I'm mainly interested in the even load and movement on all drivers and certainly do see an advantage in the parallel wiring.
It is the frequency area where I had to work a little harder to get it where I wanted it (phase wise).
After all the work I put into my speakers I cannot neglect this new data. I'm always looking for ways to improve and the 100-200 Hz area is fun to have right both in phase and frequency. I don't know when, but I'm pretty sure I will alter my arrays after seeing these graphs.
Not looking forward to the surgery but I just have to do it. I cannot dismiss this, as I've said before, every detail counts if you want good results.

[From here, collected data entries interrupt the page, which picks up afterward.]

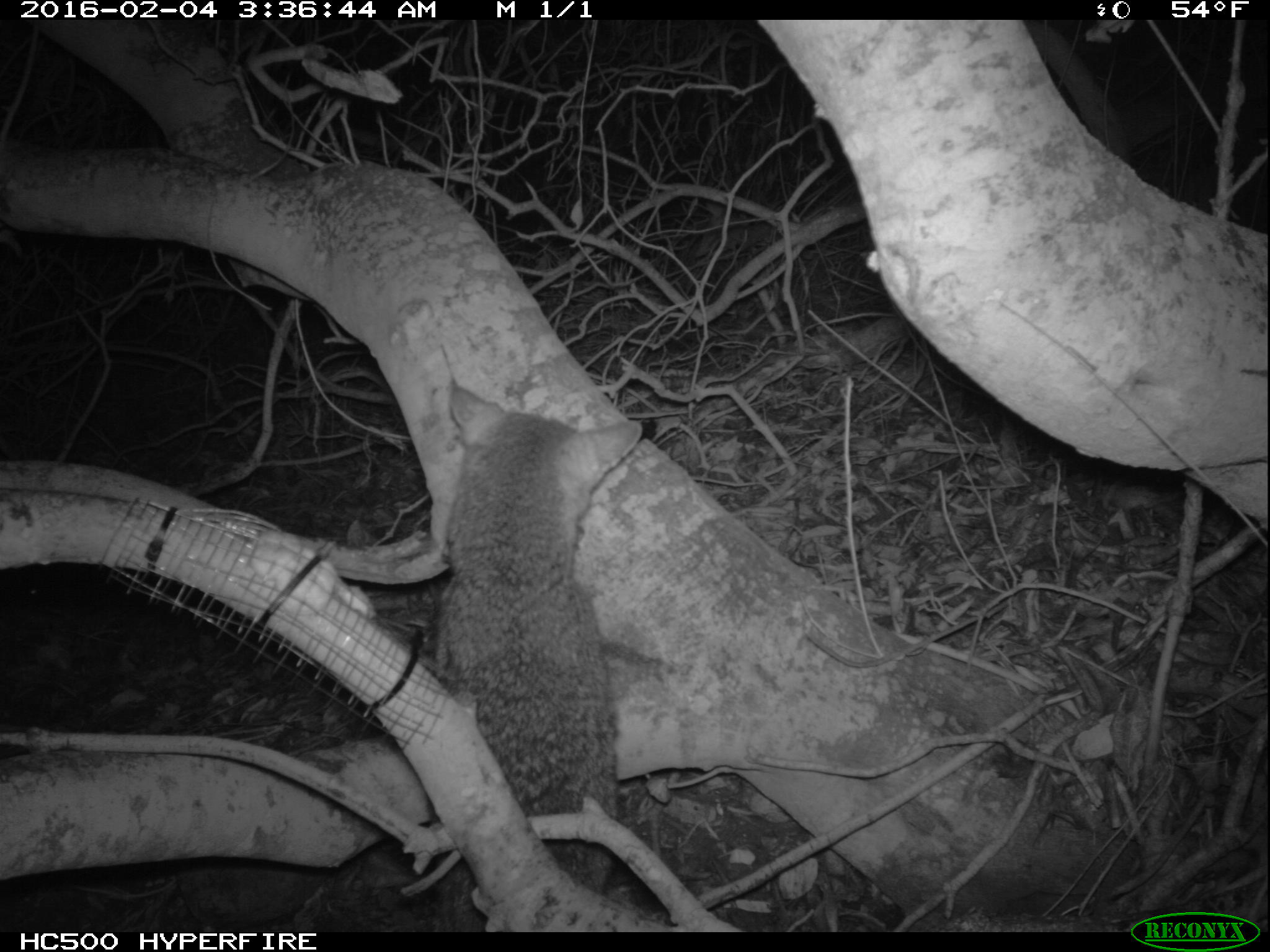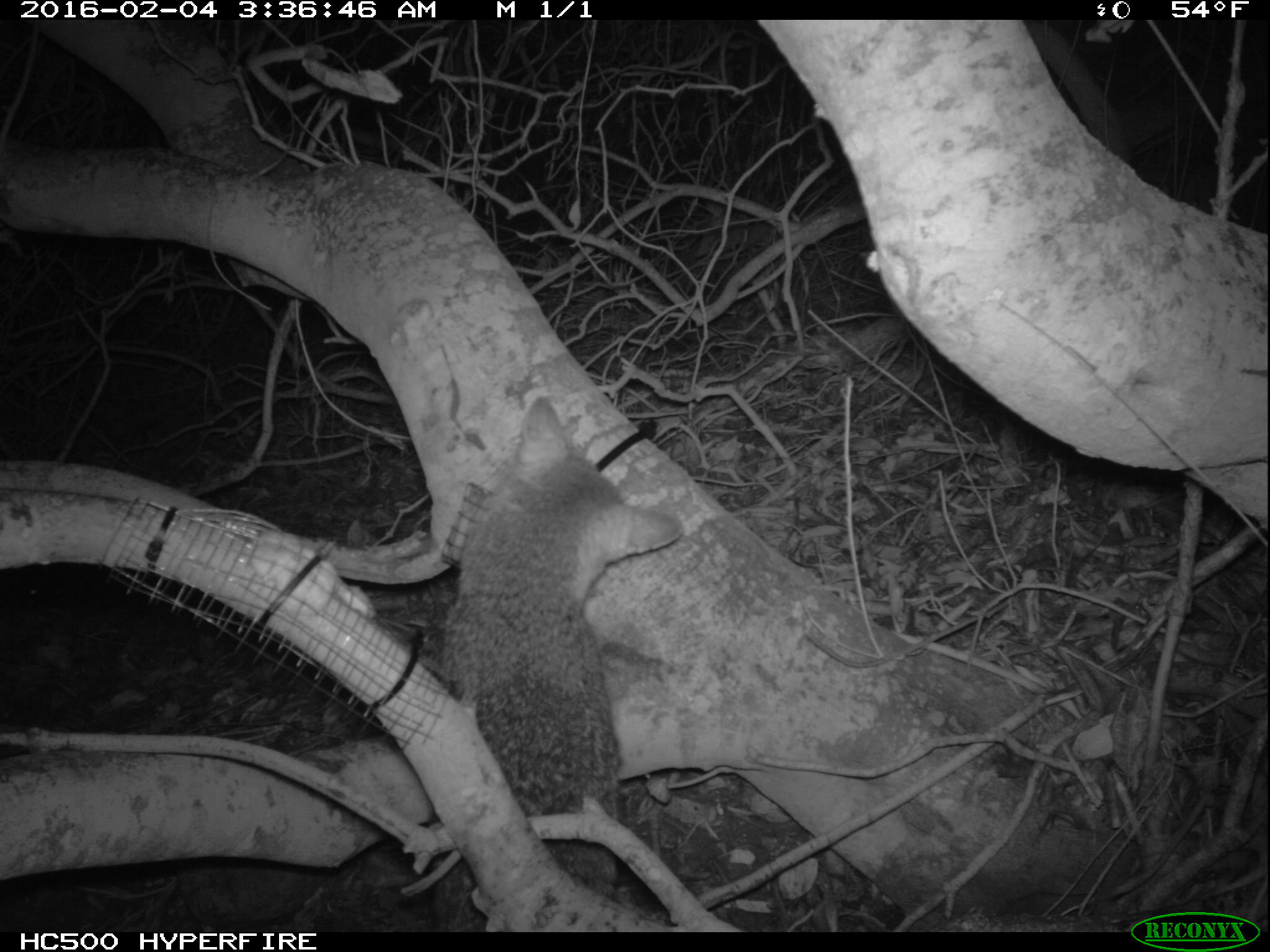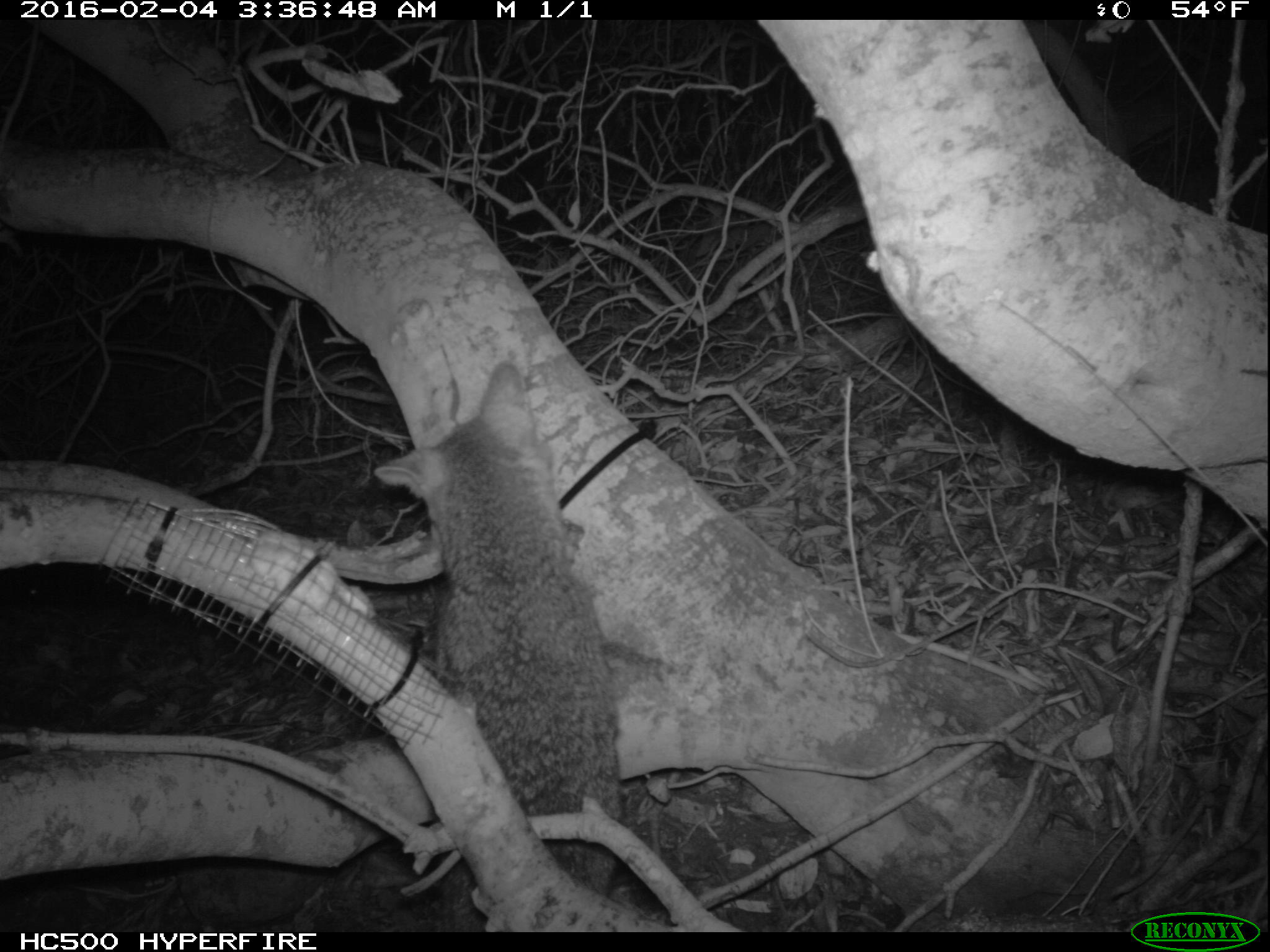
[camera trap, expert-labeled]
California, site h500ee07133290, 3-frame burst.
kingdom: Animalia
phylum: Chordata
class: Mammalia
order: Carnivora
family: Canidae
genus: Urocyon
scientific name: Urocyon littoralis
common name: island fox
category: fox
Fox (island fox) (Urocyon littoralis).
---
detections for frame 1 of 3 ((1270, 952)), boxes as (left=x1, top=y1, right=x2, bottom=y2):
fox: (left=429, top=382, right=641, bottom=933)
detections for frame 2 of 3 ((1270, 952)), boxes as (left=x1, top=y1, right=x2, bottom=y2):
fox: (left=432, top=397, right=684, bottom=933)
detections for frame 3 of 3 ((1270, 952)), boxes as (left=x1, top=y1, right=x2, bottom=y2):
fox: (left=375, top=361, right=623, bottom=932)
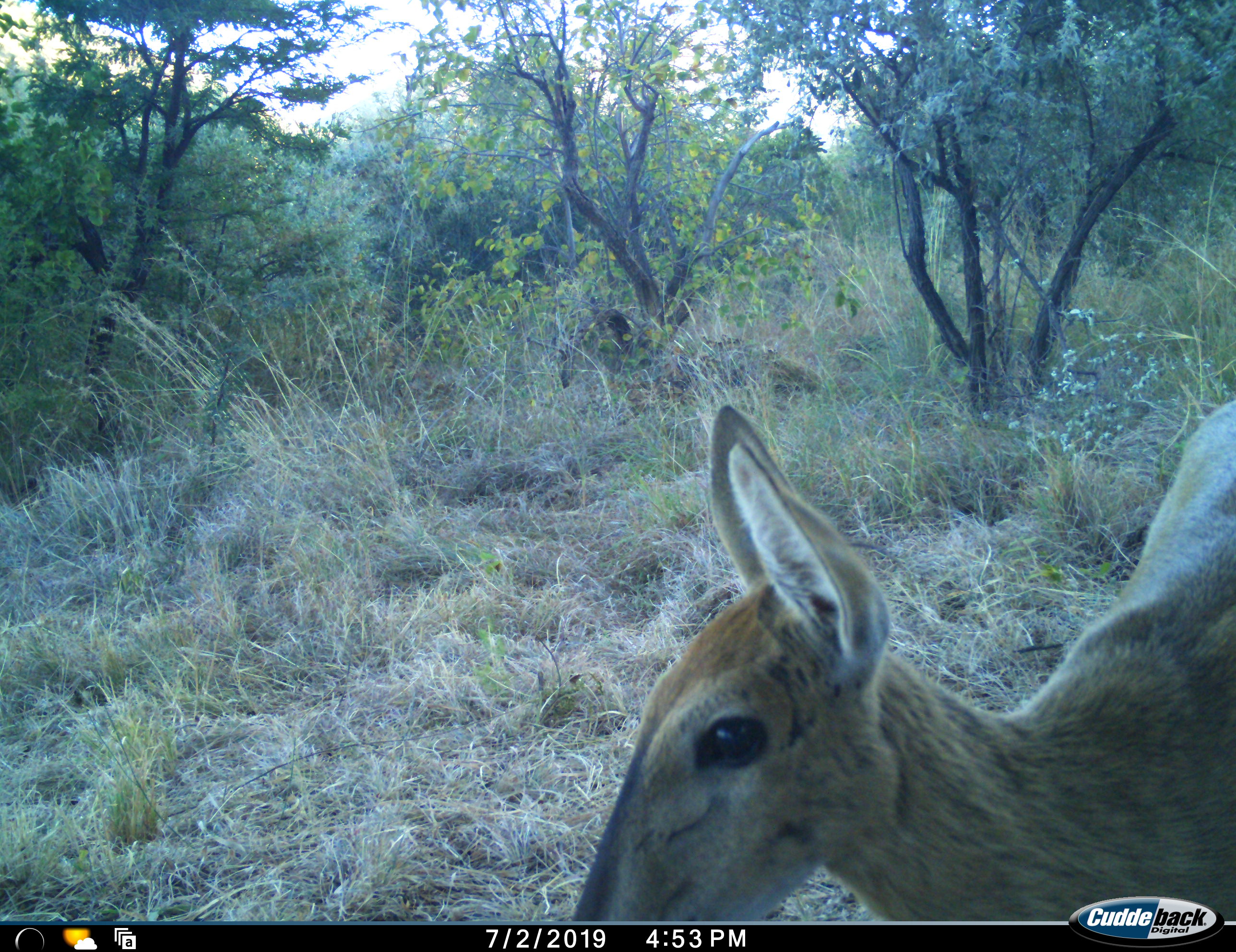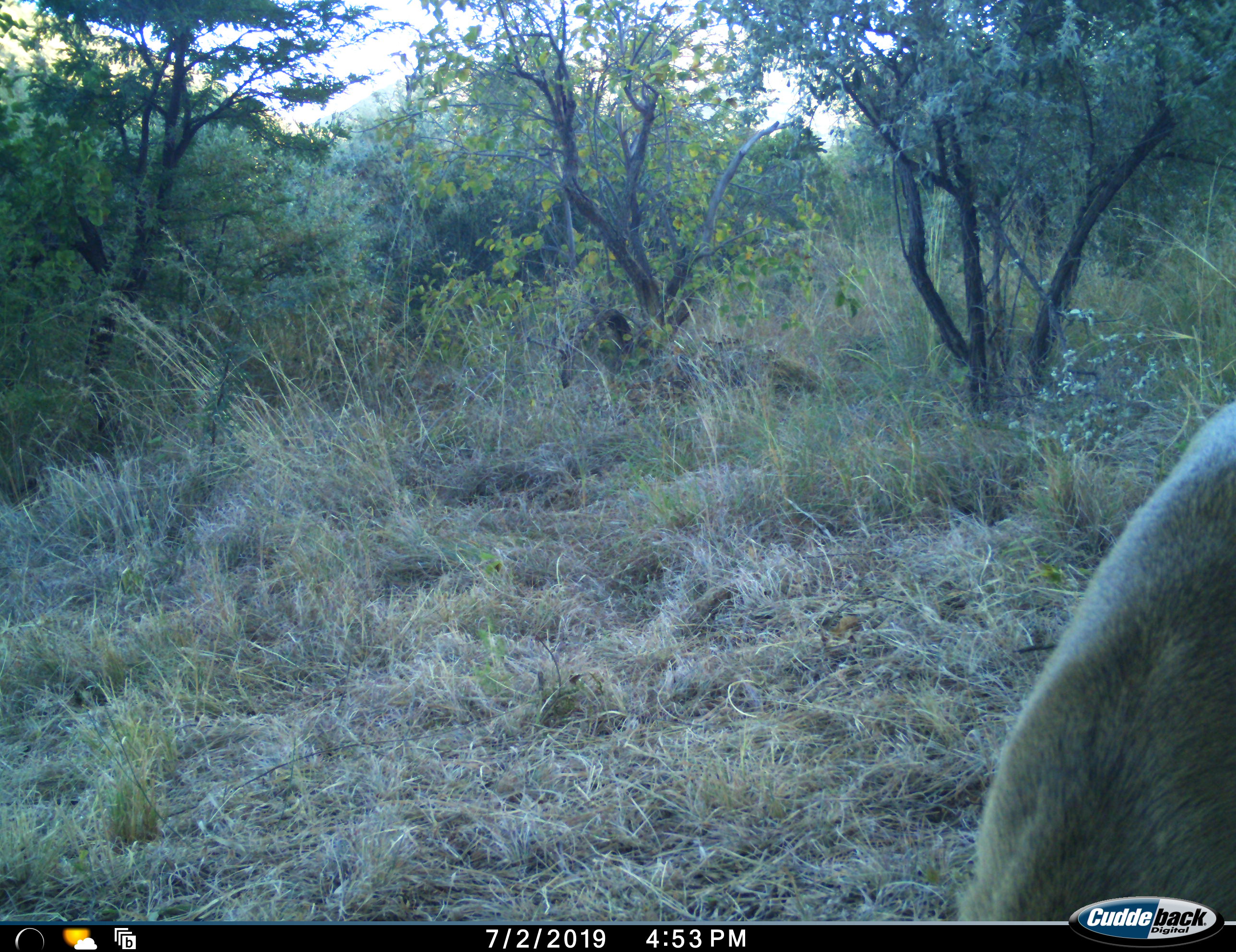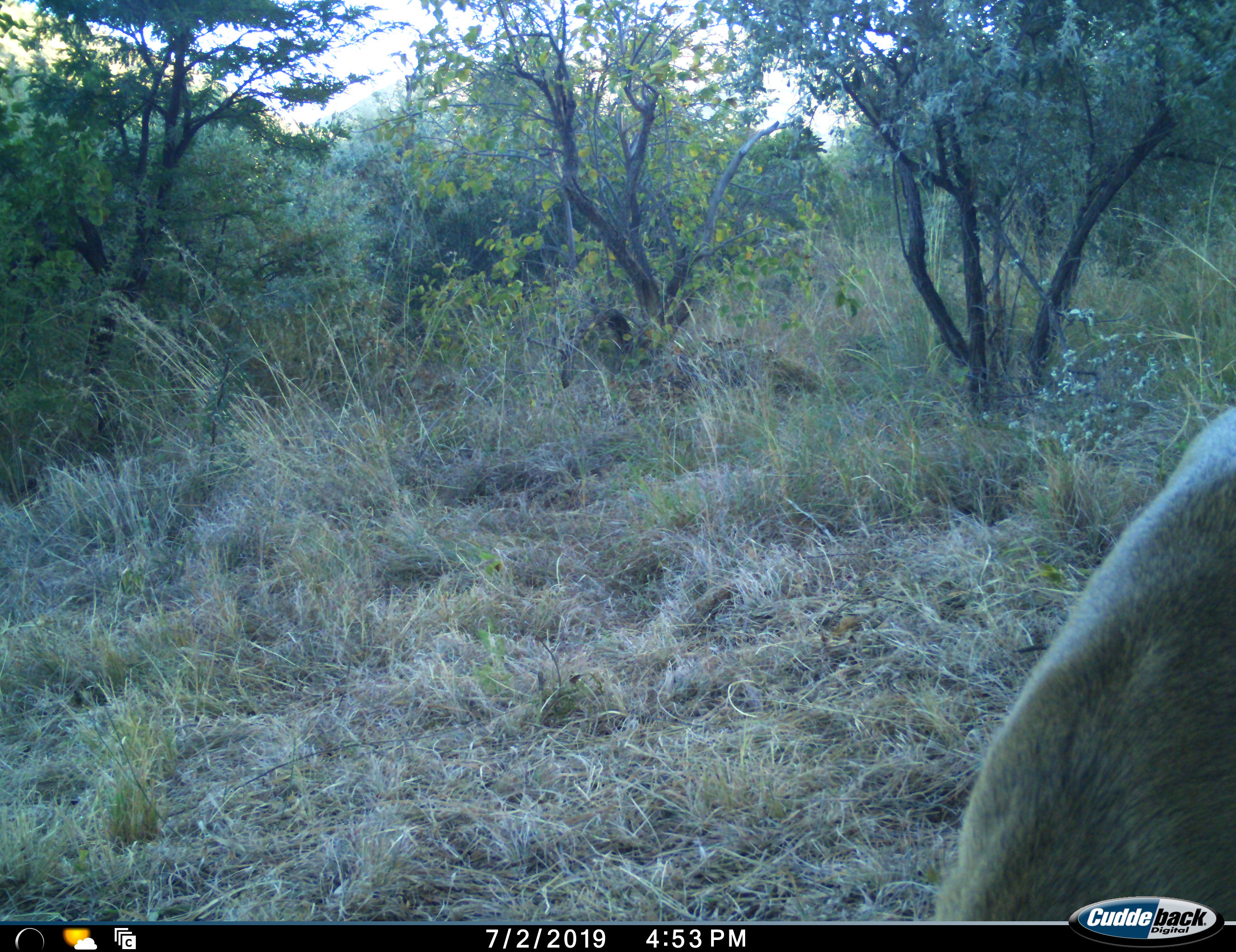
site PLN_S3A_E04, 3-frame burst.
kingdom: Animalia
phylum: Chordata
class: Mammalia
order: Artiodactyla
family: Bovidae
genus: Sylvicapra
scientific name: Sylvicapra grimmia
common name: common duiker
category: duikercommongrey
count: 1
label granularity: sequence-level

You've seen my distortion data, nothing to be afraid of if you don't alter the wiring scheme. I will take any chance of an improvement anyway. I'm just "wired" that way I guess
.That would take even more wiring!
Interesting comments from Owen and others, but there is still no theoretical reason for preferring one wiring approach over another. Owen, were you able to prove beyond doubt that the driver blowing up was caused by the wiring scheme? Or was it just a hypothesis? None of my drivers have blown up and I have 12 drivers in a single chamber (6 in series, and 4 sets in parallel) None of Wesayso's drivers have blown up and he tortures them all the way to 17 Hz.
None of Wesayso's drivers have blown up and he tortures them all the way to 17 Hz.
Wesayso,
How are your drivers currently wired and how many actual sealed chambers do you have? I seem to recall all your 25 drivers share one chamber but with smaller breather holes in between groups of them right? They sound so good now, I would hate to take them apart for some surgery that may or may not yield an audible improvement.
Regarding blowing up drivers. These are too small to hurt one another.
How are your drivers currently wired and how many actual sealed chambers do you have? I seem to recall all your 25 drivers share one chamber but with smaller breather holes in between groups of them right? They sound so good now, I would hate to take them apart for some surgery that may or may not yield an audible improvement.
Regarding blowing up drivers. These are too small to hurt one another.